A very tasty diversion

EATING OUT: It’s well worth a detour off the main road as The Kitchen more than delivers on its promise of a lunch less ordinary…

EATING OUT:It's well worth a detour off the main road as The Kitchen more than delivers on its promise of a lunch less ordinary

IT’S THE LONE FACT that sticks in my head from Inter Cert geography class: the ox bow lake. A river gets tired and silted from going around a bend so it simply finds a more direct route. And the bend is quietly left to become a bow-shaped lake while the river rushes on in a straight line. By-passed towns remind me of ox bow lakes, places where congealed traffic has been released onto a motorway leaving the backwater to its residents once more.

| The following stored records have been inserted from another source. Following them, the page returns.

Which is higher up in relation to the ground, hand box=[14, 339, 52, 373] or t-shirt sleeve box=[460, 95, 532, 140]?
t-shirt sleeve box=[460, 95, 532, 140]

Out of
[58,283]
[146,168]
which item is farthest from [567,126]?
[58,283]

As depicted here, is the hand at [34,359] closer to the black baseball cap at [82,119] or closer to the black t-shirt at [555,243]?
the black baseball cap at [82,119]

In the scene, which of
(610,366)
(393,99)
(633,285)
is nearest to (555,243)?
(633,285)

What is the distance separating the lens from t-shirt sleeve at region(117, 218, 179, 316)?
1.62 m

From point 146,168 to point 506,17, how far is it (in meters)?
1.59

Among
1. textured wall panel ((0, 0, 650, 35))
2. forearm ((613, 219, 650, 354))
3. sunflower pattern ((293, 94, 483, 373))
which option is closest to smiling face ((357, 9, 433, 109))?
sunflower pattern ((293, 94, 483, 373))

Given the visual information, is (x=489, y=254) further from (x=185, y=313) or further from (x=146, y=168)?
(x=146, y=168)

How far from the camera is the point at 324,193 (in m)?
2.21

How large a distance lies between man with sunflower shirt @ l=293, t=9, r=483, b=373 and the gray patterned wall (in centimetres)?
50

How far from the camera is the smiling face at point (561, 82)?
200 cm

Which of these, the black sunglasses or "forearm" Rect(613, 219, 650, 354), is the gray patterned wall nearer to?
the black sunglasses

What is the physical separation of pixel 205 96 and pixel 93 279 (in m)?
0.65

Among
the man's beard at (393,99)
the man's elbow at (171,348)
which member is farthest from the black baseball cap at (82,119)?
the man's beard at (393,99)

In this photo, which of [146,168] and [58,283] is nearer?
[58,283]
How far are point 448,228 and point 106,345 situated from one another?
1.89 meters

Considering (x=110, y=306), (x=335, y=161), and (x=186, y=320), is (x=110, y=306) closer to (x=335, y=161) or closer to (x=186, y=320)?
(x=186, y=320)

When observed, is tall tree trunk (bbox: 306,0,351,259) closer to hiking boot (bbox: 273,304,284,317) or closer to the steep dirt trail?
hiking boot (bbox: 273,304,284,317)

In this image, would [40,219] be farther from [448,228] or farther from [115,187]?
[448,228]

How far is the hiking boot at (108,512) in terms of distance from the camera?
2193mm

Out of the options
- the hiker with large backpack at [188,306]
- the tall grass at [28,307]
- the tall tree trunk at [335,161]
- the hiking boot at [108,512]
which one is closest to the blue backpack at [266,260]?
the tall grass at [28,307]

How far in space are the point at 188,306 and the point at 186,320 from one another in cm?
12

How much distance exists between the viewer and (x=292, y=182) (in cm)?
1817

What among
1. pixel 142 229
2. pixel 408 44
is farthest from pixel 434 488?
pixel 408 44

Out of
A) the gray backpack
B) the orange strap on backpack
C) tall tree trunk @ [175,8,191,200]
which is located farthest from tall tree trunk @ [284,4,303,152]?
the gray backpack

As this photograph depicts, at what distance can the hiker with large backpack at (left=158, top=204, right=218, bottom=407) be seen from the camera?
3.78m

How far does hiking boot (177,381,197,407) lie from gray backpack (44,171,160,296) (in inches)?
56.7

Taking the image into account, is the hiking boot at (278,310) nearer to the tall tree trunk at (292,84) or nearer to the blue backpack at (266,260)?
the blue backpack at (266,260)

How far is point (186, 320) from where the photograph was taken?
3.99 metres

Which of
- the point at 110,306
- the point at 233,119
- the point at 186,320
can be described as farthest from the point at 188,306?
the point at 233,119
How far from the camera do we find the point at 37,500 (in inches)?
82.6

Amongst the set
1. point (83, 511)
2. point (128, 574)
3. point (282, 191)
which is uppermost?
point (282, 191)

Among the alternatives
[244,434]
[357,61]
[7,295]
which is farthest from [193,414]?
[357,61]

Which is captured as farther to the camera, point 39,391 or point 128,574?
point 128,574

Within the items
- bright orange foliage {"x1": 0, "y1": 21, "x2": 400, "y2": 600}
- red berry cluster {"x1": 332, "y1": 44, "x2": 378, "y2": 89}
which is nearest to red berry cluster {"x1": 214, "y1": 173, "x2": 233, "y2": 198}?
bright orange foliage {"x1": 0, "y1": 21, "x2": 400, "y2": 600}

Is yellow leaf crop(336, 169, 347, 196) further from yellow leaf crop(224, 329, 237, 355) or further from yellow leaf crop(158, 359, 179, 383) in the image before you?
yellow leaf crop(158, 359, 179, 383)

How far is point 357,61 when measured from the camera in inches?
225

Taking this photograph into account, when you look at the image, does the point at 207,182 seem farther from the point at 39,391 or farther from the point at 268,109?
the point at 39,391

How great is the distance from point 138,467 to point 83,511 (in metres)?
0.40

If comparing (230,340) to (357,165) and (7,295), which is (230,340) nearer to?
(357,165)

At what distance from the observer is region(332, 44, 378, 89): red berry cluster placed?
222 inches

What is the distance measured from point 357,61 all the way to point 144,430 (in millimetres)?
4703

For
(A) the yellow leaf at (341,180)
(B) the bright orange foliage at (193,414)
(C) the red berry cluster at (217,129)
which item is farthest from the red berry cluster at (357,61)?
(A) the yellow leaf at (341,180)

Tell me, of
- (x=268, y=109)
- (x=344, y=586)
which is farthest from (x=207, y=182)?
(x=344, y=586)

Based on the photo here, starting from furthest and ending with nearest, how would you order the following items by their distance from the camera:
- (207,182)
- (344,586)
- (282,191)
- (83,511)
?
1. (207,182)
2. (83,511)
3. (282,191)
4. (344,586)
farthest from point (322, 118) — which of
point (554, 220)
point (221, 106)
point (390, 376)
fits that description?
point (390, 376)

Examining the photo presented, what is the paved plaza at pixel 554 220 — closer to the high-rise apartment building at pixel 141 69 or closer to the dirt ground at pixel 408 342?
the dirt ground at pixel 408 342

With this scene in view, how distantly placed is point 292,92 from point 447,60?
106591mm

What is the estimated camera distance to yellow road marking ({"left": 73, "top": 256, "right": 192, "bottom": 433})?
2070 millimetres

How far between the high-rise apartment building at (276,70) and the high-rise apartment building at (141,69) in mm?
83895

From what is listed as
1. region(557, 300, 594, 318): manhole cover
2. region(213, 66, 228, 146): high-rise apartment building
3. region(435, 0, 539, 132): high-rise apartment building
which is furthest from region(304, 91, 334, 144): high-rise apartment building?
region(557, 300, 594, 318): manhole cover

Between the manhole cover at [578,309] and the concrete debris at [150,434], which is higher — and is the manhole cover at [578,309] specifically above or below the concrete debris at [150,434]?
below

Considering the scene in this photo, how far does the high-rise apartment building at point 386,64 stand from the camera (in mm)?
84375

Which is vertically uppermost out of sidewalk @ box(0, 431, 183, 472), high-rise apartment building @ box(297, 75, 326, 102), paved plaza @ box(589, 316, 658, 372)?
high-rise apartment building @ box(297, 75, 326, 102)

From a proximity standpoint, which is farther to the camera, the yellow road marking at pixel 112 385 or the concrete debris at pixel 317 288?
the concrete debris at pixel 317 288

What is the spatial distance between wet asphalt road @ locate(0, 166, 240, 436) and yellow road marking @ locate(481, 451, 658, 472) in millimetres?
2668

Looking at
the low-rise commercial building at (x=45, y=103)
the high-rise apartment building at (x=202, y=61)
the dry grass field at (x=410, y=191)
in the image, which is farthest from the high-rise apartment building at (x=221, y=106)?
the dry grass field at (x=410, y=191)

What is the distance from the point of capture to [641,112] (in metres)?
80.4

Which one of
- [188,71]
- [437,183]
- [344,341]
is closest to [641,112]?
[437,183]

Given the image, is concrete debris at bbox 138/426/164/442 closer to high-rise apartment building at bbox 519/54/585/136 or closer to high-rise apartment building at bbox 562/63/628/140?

The Wexford town of Gorey is showing no symptoms of stagnating. Two signs welcome you to the town, as if you deserve double the gratitude for leaving the conveyor belt of the N11 for a meander. I’m on my way to pick up two men in lycra who are pedalling their way to Wexford along with hundreds of others on the annual Wexford Cycle for Father Peter McVerry. They will have burned between 3,000 and 5,000 calories on the road so as part of the support team I feel it is my duty to eat a hearty lunch.

The Kitchen is a trendy-looking place on the North Parade at the top of the town. Buckets of black paint have been used on the long front and black awnings have been put up outside. Inside the trendiness continues with auction house furniture mismatched (naturally), blackboard paint and an ancient Remington typewriter on a dresser inside the door.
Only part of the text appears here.